Segment Start: ENTRIES SHOWN

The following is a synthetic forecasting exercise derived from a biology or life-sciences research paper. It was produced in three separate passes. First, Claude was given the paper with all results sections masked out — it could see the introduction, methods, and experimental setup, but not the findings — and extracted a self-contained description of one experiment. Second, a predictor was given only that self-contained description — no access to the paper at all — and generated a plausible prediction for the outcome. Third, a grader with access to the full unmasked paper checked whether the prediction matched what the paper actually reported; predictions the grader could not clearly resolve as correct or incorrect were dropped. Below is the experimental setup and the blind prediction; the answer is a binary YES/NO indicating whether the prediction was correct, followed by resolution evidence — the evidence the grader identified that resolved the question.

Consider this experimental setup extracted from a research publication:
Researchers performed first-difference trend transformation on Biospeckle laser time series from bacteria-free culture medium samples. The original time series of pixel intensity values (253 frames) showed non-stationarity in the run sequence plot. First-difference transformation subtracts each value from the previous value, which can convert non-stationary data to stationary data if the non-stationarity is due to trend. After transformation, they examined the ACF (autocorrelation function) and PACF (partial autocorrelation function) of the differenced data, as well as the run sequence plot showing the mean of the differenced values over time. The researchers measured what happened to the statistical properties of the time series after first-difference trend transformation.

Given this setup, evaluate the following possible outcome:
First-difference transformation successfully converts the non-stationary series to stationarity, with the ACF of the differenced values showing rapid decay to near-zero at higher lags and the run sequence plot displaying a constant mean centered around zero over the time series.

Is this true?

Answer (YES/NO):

Segment End: ENTRIES SHOWN

Go line by line through the data above and count those holding "this"; report the number alone.

▶ **WRITTEN SOLUTION**
3